Homemade Pumpkin Pie

Amanda here. Pumpkin pie is one of my favorites and I plan to bake and eat them all Fall, while pie pumpkin supplies last. We’re currently sourcing organic pie pumpkins from Shenandoah Valley Family Farms. This recipe is simple and so delicious, especially when you use high quality local ingredients.

Start by baking your pie pumpkin (just one is enough for one pie). Cut in half, remove seeds, poke holes in outer skin with fork, and place face down on a baking sheet. Bake at about 375 for 30 min or so. Check the tenderness periodically, as the flesh may cook faster or slower depending on the thickness. You want it pretty soft, as you will puree it with an immersion blender later.

Once that is in the oven, make your dough:

Pie Crust
1 cup flour (Deep Roots “silver” pastry or all purpose)
1 stick (1/2 cup) cold butter, cubed (I used salted)
a little COLD water to drizzle

Mix flour and butter cubes well by hand or with a food processor until texture resembles wet sand. Drizzle just a bit of cold water into mix and form into dough ball. Add a tiny but more water if it’s too dry. It should be the consistency of play dough, not too sticky.
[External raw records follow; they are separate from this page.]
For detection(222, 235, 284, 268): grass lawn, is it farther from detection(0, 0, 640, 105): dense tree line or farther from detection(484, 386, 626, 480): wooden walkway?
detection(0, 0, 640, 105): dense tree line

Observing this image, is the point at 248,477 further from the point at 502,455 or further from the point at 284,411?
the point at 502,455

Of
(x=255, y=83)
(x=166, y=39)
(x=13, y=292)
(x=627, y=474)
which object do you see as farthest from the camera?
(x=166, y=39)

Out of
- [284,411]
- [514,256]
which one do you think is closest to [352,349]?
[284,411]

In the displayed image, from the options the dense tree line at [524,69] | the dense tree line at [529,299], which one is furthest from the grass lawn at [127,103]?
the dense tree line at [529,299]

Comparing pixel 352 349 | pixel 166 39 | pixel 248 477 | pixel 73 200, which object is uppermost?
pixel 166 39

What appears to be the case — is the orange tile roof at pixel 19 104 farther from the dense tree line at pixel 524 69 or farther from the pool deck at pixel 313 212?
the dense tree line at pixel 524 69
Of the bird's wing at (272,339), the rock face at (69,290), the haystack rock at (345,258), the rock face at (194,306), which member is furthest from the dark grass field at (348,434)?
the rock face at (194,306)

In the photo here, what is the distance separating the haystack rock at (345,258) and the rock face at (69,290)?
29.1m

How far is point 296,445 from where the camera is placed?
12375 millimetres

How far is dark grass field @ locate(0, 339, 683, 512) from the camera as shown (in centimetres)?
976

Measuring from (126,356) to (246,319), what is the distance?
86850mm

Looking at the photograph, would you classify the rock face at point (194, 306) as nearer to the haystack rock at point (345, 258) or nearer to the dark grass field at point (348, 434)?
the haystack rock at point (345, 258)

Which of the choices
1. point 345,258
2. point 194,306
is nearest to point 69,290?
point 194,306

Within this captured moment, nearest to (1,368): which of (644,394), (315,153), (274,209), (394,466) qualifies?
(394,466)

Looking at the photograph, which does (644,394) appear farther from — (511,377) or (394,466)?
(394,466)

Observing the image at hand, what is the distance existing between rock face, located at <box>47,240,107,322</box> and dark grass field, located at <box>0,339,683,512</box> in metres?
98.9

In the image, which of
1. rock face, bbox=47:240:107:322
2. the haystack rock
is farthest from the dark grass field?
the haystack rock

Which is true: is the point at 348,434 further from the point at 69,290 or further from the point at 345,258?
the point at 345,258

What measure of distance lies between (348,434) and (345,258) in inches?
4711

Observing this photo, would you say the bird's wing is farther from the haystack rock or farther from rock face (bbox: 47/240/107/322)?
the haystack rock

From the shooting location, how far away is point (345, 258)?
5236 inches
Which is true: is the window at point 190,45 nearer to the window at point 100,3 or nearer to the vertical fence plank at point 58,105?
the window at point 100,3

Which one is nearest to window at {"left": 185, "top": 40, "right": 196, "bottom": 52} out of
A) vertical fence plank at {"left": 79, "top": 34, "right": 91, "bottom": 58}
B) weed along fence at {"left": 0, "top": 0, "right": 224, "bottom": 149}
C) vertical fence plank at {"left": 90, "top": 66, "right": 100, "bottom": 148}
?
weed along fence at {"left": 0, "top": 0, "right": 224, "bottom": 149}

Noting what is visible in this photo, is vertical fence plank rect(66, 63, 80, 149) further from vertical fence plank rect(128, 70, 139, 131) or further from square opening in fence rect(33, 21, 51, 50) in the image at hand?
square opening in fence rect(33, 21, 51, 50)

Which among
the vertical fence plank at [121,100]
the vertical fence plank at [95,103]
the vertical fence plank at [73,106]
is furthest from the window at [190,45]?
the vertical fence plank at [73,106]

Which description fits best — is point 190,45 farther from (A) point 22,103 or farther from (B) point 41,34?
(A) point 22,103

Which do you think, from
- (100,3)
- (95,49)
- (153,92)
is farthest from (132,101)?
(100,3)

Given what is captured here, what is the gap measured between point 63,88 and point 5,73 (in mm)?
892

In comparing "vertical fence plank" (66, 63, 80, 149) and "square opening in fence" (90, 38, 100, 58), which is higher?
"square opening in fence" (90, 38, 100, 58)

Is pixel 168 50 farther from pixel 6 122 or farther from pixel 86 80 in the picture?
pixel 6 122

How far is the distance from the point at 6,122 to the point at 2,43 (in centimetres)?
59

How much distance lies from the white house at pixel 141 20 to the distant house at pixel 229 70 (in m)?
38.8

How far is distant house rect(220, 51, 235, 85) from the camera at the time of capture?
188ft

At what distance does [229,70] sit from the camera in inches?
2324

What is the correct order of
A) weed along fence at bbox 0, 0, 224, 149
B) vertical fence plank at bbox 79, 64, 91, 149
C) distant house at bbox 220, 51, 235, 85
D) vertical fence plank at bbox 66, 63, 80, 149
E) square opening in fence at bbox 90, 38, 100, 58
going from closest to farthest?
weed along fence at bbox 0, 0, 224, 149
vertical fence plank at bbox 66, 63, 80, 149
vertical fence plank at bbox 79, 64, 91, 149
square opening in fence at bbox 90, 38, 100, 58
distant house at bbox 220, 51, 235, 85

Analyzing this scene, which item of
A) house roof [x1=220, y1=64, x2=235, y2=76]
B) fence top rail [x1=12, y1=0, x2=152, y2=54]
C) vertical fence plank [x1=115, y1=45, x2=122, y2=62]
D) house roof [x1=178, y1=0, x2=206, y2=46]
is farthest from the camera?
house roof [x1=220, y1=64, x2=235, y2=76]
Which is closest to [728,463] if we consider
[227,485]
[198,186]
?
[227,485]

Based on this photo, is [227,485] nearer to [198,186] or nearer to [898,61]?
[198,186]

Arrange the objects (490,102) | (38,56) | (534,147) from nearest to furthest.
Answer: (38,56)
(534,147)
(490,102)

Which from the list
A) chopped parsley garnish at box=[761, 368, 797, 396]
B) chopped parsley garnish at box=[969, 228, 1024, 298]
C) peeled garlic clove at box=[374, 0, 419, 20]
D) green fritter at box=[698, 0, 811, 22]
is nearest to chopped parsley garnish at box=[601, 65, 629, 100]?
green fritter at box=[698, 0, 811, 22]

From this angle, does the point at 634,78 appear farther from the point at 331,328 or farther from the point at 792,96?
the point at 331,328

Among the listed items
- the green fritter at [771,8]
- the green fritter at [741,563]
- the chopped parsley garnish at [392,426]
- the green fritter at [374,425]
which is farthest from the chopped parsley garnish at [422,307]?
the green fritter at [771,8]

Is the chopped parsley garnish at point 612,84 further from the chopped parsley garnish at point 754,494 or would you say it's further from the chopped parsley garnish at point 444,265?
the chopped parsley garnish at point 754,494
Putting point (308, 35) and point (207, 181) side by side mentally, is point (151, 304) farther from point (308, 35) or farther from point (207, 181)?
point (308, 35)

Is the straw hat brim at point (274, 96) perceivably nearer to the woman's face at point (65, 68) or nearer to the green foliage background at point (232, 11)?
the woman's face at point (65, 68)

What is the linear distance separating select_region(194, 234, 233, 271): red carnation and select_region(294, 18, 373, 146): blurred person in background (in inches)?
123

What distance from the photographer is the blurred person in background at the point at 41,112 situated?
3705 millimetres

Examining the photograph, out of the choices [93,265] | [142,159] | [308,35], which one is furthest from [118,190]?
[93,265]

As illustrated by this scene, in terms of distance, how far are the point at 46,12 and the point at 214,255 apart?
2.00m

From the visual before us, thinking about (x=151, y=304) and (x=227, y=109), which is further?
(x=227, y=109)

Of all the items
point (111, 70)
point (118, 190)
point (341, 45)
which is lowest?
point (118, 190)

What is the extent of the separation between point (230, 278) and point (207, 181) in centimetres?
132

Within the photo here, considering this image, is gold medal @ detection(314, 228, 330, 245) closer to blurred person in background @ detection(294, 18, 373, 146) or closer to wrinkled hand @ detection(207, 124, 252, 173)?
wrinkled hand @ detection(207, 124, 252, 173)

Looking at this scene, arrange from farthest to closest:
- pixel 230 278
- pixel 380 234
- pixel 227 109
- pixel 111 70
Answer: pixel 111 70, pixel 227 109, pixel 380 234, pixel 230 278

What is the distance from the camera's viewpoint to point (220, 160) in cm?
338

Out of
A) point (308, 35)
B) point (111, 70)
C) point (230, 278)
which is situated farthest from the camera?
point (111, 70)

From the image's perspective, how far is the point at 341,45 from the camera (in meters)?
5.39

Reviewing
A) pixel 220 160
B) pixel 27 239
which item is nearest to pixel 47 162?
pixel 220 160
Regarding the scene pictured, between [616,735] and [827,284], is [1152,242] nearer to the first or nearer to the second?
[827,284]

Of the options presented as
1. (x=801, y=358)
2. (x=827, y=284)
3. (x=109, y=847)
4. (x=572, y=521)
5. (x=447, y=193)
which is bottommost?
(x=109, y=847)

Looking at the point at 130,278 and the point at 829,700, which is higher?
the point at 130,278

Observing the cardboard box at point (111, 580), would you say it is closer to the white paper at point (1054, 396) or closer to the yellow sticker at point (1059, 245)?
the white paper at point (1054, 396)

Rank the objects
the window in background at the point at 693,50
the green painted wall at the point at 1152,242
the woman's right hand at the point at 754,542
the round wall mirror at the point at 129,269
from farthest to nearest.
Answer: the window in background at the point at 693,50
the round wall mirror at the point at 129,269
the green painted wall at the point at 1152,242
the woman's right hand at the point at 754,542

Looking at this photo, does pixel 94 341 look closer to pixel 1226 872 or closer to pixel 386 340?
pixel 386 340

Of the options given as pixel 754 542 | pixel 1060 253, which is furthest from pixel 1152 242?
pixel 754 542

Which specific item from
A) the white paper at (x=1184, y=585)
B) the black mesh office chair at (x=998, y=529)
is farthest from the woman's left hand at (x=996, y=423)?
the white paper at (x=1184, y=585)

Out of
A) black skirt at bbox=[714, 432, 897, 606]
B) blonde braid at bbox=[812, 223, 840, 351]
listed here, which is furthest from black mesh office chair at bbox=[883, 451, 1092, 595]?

Wrap in plastic wrap and place in the refrigerator while your pumpkin cooks.

Blind Bake Crust
The pumpkin will need to cool down before you puree it, so use that time to roll out and blind bake the crust.
Put your rolled out pie dough into your 9” pie dish. Put parchment paper on top and weight it down with pie weights/rice/beans. Bake at 425 for only about 7-10 min. Pull it out right as you start to see some gold/brown color on the edge of the crust.

Mix your pie filling while it cools a bit.

Pumpkin Pie Filling Ingredients
2 c pureed pie pumpkin
1 1/3 cups heavy cream (local Mt Crawford cream)
3 eggs, beaten
3/4 c brown sugar
1 tsp cinnamon
1/2 tsp salt
1/2 tsp ground ginger
1/4 tsp nutmeg
1/8 tsp ground cloves

Once the pumpkin has cooled enough to handle, scrap out the soft flesh into a bowl. You only need two cups for the pie filling — pack it well into your measuring cup and you can reserve the rest if you end up needing more (or add it to soup like this one). Mix the pumpkin with the cream and blender with an immersion blender. Add all other ingredients and mix well. Pour filling into your pie crust. I baked it at 350 for about 45 min. Stick a knife in the middle to check for doneness — the knife should come out clean.

This pie turned out so well for me, and I plan to make it again and again. It’s not too sweet and it tasted so fresh. The good, local ingredients really matter!